Ma la resilienza non riguarda solamente le tecnologie: è invece fondamentale soffermarsi anche sull’aspetto culturale. È necessario che le aziende approccino con mentalità aperta e con disponibilità i temi dell’innovazione, con una forma mentis pronta a cogliere le dinamiche della contemporaneità e rispondere alle nuove sfide del mercato, tenendo però in prima considerazione la persona.

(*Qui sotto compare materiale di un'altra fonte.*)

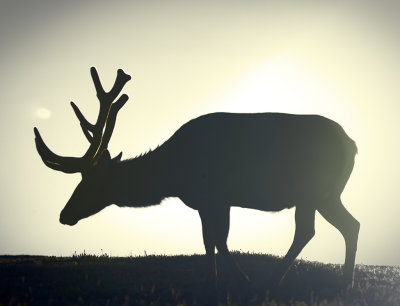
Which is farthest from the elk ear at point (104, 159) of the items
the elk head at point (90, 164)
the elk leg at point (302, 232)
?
the elk leg at point (302, 232)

Padre Paolo Benanti – già ospite negli eventi di fine anno di A+FORUM – docente alla Pontificia Università Gregoriana di Roma, esperto di bioetica e membro del New Artificial Intelligence Advisory Board dell’ONU, sottolinea l’importanza cruciale dell’educazione per affrontare le sfide dell’AI. Il vero cambiamento portato dall’intelligenza artificiale non è solo tecnologico, ma anche sociale: l’educazione rappresenta la prima e più importante forma di difesa cibernetica per evitare che queste tecnologie creino disuguaglianze ancora più profonde. Al giorno d’oggi, infatti, “oltre il 75% della popolazione mondiale utilizza dispositivi digitali programmabili, ma solo una piccolissima parte della popolazione – circa lo 0,35% – è in grado di grado di programmare queste macchine. Significa che il 99,65% dell’umanità è analfabeta: se noi diamo questo potere allo 0,35% dell’umanità stiamo creando una diseguaglianza enorme, con una piccolissima frazione di persone, che sono i nuovi sacerdoti di questa nuova capacità di far accadere le cose, ed escludendo tutti gli altri”, col rischio di creare una nuova classe di “sacerdoti digitali”, in grado di manipolare e controllare le tecnologie che regolano la nostra vita quotidiana, escludendo la maggior parte delle persone da questo processo. L’intelligenza artificiale, che sta ormai diventando parte integrante della nostra vita, richiede una riflessione profonda su come possiamo garantire un accesso equo e democratico alle sue potenzialità. Solo attraverso l’educazione e la trasmissione intergenerazionale di competenze sarà possibile affrontare le sfide poste da queste tecnologie in modo etico

La resilienza, quindi, non riguarda solo la capacità delle imprese di rispondere rapidamente alle crisi, ma si estende anche al piano umano e sociale. È necessario educare le nuove generazioni, affinché siano in grado di gestire queste tecnologie con consapevolezza e responsabilità, evitando il rischio di una crescente disuguaglianza. La vera resilienza, in questo senso, non consiste solo nel saper adattarsi ai cambiamenti, ma anche nel garantire che tali cambiamenti siano gestiti in modo equo, inclusivo e sostenibile per tutte le generazioni. Siamo noi, come società, chiamati a costruire barriere etiche attorno all’intelligenza artificiale e alle tecnologie emergenti, per garantire un futuro in cui queste innovazioni possono servire davvero il bene comune, anziché creare nuove forme di esclusione Il focus primario della strategia 5.0 non sarà più la crescita, il profitto e l’efficienza, ma la creazione di organizzazioni che siano “anti fragili”, ovvero che siano in grado di anticipare, reagire e imparare in modo tempestivo e sistematico da qualsiasi crisi e quindi garantire prestazioni stabili e sostenibili. La resilienza si riferisce alla necessità di sviluppare maggiore robustezza nella produzione industriale, preparandola meglio contro le interruzioni. Si tratta di essere in grado di affrontare l’incertezza e il cambiamento ed evitare la fragilità del nostro attuale approccio alla produzione globalizzata, che dovrebbe essere bilanciato sviluppando catene di valore strategiche resilienti, capacità di produzione adattabile e processi aziendali flessibili.